En appuyant sur des embryons de mouche, des chercheurs français (CNRS, institut Curie, Paris) ont découvert que le vivant est mécano-sensible : de simples pressions mécaniques délivrées à la surface des embryons entraînent d'importantes modifications de l'expression des gènes du développement. Cette découverte apporte non seulement de précieuses informations quant aux mécanismes qui régulent le développement embryonnaire, mais elle ouvre aussi de nombreux champs de recherche : un éventuel effet des contraintes mécaniques imposées aux tissus adultes dans des conditions normales ou pathologiques reste à mettre en évidence.
Si de nombreux gènes impliqués dans le développement embryonnaire ont déjà été identifiés et caractérisés, la nature des signaux permettant la régulation spatio-temporelle de leur expression n'est pas entièrement connue. Partant du fait que l'embryon change de forme à tous les stades de son développement, Emmanuel Farge et ses collaborateurs (UMR 168 CNRS/institut Curie) ont eu l'intuition que les contraintes mécaniques imposées par ces modifications structurales successives pouvaient jouer un rôle dans la régulation de l'expression des gènes du développement.
Des embryons de drosophile
Les chercheurs ont choisi de tester leur hypothèse en utilisant des embryons de drosophile, un modèle de choix pour l'étude de la génétique du développement.
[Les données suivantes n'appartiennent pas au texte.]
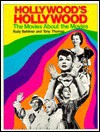 Hollywood's Hollywood: The Movies about the Movies - Rudy Behlmer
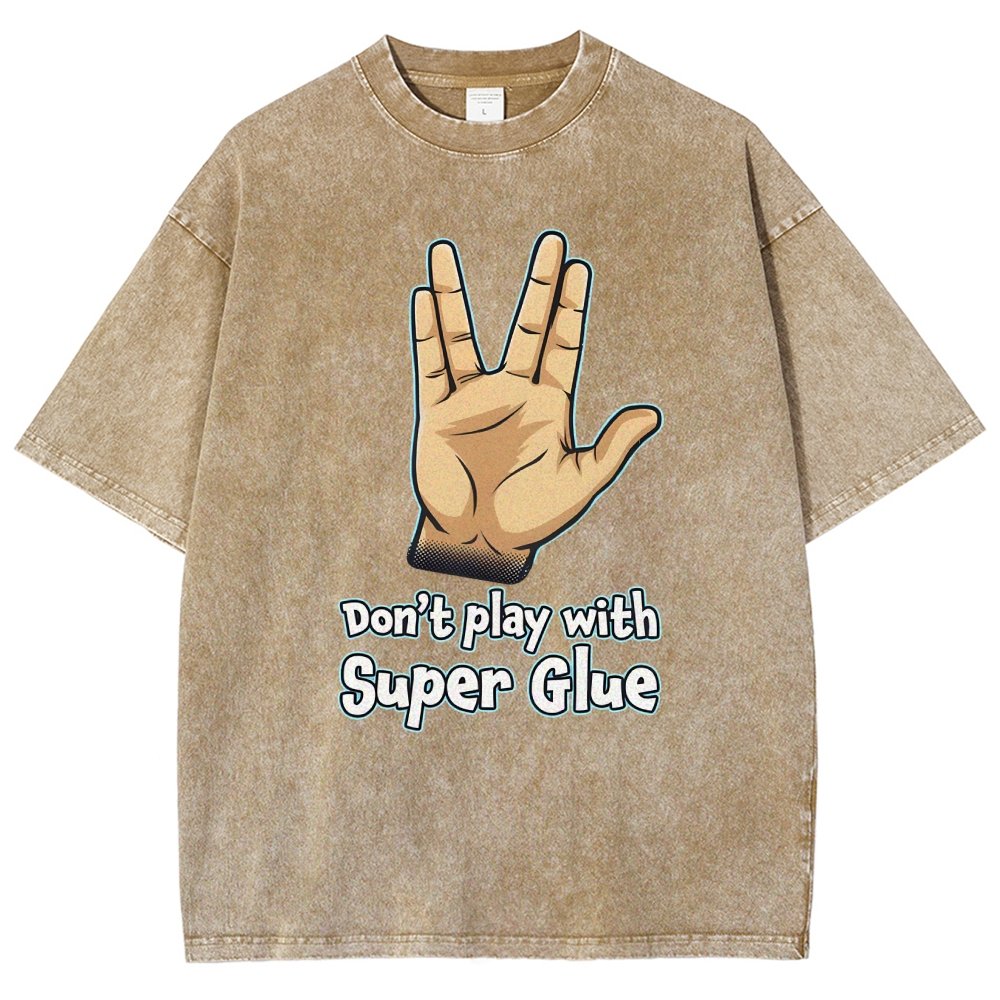 Don't Play With Super Glue Vintage Distressed T-shirt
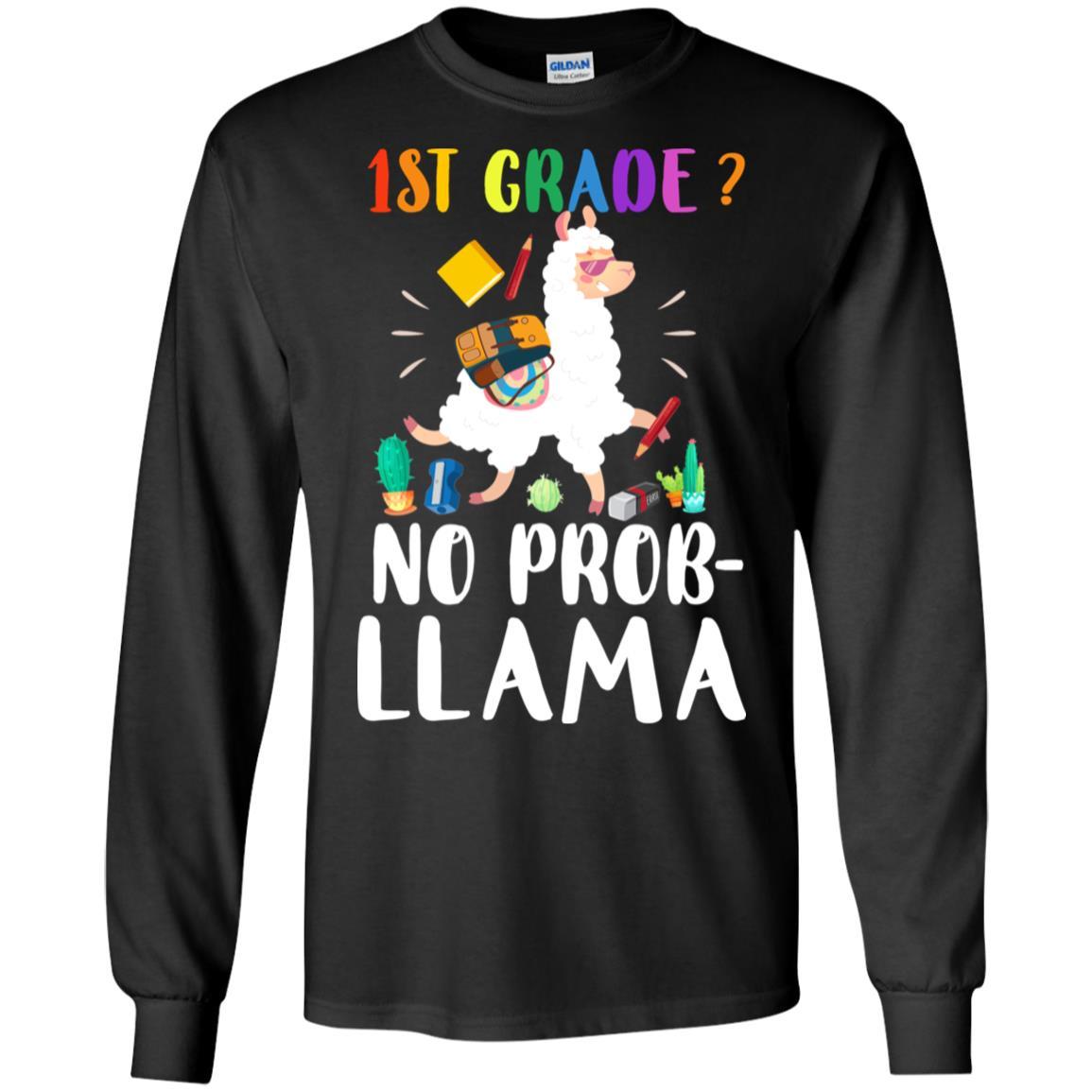 1st Grade No Prob Llama Funny First Day Of School-T-Shirt & Hoodie-Long Sleeve T-Shirt-Black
Ils ont mis au point un système permettant d'exercer des pressions mécaniques sur les embryons de mouche et l'ont utilisé pour rechercher l'effet de ce type de contrainte sur l'expression d'un gène du développement, le gène Twist. Ce gène est indispensable au développement embryonnaire. La formation du mésoderme, des organes internes et des muscles dépendent du bon fonctionnement du gène Twist. Si ce gène est inactivé, ses structures sont absentes et les embryons résultants sont tordus ( « to twist », tordre).
Blocage du développement
Normalement, Twist n'est exprimé que dans les cellules localisées dans la partie ventrale de l'embryon. Mais lorsqu'Emmanuel Farge et ses collaborateurs ont appliqué une pression sur leurs embryons ils ont constaté qu'il s'exprimait alors dans toutes les cellules de l'embryon. Bien qu'elle soit transitoire, cette activation anormale de l'expression de Twist a des conséquences catastrophiques : elle conduit au blocage du développement de l'embryon. La modification de l'expression de Twist est, en outre, accompagnée d'une délocalisation d'une protéine d'ancrage, la bêta-caténine qui n'assure donc plus la cohésion entre les cellules.
D'après les chercheurs, au cours du développement normal, la formation d'un des feuillets intermédiaires, le mésoderme, créerait une pression sur la région antérieure de l'embryon qui entraînerait l'expression de Twist.
Emmanuel Farge et ses collaborateurs aimeraient continuer ces travaux afin de savoir si leurs observations sont transposables à l'homme et aux tissus adultes. Si tel est le cas, il est possible d'imaginer que la croissance d'une masse tumorale, en imposant des contraintes mécaniques sur les tissus qui les entourent, modifie l'expression de certains gènes dans les cellules tumorales et les tissus sains adjacents.
E. Farge, « Current Biology », vol. 13, pp. 1365-1377.